→ **EXCERPTED PASSAGE**
%%
Keywords

1 Introduction

Human action recognition has been an active field of research in computer vision. The goal of action recognition is to recognize people’s behavior from videos in a given scenario automatically. It has many potential applications including content-based video search, human computer interaction, video surveillance, sports video [22, 28]. Most of these applications require high level understanding of spatial and temporal information from videos that are usually composed of multiple simple actions of persons.

Inferring high-level knowledge from a color video especially in a complex and unconstrained scene is very difficult and costful. However, the recent availability of depth cameras such as Kinect [18] has tremendously improved the abilities to understand human activities. Depth maps have several advantages over traditional intensity sensors. First, depth sensors can obtain the holistic 3D structure of the human body, which is invariant to color and texture. Second, color and texture methods perform worse in the dim lighter and the shadows may bring ambiguity. But depth images are insensitive to changes in lighting conditions. Third, depth sensors greatly simplify the process of foreground extraction, removing plenty of noise and disturbance in the background [12, 14].

Furthermore, the 3D skeleton joint positions can be estimated from the depth map accurately following the work of Shotton et al. [18]. The extracted skeleton joints have strong representation power, which is more discerning and compact than depth or color sequences. Although with these benefits, two significant aspects arise when one employe joint features for depth-based action recognition. First, existing skeleton joints are not complete, some of the estimated joints are not reliable when the human body is partly in view, moreover, the overlapping of human limbs in some interactive actions can lead to the missing of some joints as well. Second, the action can be performed at difference paces and thus spanning different time durations, which largely influence the performance of action recognition, but it is very difficult to specify effective temporal alignment on action sequences.
%%
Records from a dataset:
%%
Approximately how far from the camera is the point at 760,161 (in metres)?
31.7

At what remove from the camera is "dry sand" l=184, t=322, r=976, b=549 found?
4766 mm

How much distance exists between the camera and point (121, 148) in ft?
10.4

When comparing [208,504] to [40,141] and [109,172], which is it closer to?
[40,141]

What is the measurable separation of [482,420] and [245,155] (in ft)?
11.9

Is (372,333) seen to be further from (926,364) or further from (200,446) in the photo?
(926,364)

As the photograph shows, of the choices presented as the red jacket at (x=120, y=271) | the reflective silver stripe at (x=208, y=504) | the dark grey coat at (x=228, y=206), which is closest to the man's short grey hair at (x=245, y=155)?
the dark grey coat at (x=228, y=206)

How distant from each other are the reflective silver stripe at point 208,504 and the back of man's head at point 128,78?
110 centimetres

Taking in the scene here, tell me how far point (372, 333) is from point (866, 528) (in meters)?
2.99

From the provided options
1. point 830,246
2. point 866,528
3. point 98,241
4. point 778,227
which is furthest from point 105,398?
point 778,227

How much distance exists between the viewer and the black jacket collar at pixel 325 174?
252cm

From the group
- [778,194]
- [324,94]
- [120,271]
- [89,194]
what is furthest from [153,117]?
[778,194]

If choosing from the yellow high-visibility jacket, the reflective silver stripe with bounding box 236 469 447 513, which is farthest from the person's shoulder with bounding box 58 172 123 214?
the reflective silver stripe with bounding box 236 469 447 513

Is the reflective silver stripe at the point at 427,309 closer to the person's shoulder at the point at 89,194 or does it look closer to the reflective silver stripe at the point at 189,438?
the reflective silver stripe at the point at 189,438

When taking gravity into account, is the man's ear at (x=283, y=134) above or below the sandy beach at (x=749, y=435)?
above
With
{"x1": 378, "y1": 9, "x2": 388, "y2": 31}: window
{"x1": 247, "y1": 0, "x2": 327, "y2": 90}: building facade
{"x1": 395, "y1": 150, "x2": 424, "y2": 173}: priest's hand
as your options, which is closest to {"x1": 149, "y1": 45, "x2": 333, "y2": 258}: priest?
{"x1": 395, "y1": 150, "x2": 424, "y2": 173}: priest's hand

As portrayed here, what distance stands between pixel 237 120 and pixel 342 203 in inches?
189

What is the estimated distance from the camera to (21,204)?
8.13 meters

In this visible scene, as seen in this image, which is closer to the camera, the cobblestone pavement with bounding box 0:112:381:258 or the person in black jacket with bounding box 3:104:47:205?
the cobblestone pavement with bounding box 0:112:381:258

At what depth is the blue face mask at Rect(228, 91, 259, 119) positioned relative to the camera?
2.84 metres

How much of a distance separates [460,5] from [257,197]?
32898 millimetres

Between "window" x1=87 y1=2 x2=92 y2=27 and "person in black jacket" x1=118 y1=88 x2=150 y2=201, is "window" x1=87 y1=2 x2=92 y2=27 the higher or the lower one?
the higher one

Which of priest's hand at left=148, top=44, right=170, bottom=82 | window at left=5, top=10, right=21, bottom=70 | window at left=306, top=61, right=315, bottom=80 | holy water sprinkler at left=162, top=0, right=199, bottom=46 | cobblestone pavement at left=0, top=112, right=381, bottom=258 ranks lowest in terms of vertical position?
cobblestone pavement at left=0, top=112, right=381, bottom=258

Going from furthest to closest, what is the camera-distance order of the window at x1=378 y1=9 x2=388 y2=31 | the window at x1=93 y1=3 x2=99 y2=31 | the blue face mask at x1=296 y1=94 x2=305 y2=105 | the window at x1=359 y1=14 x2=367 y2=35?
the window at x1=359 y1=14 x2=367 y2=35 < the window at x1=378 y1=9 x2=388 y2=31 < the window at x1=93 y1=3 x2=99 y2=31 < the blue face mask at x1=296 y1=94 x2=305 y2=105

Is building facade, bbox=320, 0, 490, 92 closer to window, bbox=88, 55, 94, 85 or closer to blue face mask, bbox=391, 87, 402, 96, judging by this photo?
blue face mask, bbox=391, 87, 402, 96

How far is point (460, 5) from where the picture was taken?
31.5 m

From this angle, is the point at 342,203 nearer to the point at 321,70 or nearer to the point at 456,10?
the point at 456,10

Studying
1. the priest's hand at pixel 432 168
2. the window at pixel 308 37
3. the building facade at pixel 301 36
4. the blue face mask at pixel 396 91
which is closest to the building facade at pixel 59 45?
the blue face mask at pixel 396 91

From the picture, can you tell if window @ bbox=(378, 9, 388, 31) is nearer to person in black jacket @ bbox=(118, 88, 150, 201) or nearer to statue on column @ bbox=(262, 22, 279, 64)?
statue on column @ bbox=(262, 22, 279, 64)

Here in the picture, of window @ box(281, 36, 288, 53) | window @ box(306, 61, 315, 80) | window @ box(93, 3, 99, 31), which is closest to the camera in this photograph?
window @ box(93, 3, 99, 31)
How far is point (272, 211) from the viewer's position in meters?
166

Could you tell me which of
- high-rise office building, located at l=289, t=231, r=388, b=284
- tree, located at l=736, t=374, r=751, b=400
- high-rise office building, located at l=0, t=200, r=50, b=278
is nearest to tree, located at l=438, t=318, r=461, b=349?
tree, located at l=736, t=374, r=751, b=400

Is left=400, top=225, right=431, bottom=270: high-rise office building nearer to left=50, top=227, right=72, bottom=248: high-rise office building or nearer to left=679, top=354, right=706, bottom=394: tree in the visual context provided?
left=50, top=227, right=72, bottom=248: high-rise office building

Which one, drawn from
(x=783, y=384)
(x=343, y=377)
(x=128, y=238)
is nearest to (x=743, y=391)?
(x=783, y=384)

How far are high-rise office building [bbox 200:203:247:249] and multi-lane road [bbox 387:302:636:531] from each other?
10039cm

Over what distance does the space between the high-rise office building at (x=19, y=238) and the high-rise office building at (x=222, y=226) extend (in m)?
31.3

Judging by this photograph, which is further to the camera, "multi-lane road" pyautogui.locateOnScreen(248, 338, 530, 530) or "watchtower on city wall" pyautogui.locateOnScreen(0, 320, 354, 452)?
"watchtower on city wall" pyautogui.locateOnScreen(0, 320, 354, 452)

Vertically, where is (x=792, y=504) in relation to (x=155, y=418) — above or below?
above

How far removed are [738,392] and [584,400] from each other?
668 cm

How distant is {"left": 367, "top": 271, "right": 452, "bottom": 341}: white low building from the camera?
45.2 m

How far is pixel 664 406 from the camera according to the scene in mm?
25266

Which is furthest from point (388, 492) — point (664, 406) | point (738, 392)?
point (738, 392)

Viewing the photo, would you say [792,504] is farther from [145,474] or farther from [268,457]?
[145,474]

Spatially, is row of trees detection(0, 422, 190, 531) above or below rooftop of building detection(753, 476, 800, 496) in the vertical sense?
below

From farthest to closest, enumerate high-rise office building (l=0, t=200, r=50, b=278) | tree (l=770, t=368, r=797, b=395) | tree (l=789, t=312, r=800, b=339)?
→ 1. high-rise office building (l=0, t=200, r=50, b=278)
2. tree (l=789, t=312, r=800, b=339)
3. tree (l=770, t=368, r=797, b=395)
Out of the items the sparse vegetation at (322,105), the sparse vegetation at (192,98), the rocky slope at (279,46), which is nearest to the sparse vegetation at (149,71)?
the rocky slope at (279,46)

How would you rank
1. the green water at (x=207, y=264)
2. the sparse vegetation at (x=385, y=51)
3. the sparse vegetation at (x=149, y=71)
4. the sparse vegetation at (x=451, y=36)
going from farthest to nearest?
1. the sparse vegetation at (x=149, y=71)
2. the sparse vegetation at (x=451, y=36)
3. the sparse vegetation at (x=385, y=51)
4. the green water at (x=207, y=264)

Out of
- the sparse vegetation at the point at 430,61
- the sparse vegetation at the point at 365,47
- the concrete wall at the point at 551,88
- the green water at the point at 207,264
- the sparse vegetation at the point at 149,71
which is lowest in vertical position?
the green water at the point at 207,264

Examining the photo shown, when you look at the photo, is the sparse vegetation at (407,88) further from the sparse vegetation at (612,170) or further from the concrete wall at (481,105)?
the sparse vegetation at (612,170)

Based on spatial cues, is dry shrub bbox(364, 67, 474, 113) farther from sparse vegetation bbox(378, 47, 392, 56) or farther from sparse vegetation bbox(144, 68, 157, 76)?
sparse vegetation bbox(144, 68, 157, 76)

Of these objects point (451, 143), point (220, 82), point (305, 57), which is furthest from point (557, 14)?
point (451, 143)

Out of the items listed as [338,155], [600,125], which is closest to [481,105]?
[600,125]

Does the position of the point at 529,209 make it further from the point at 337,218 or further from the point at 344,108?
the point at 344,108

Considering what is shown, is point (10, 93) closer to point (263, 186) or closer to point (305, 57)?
%%
→ **WORK REQUIRED**
Answer these questions from the introduction on human action recognition:
1. Which depth camera is named as an example?
2. Depth images are insensitive to changes in what?
3. In some interactive actions, what can the overlapping of human limbs lead to?

→ **WRITTEN RESPONSE**
1. Kinect
2. Lighting conditions
3. The missing of some joints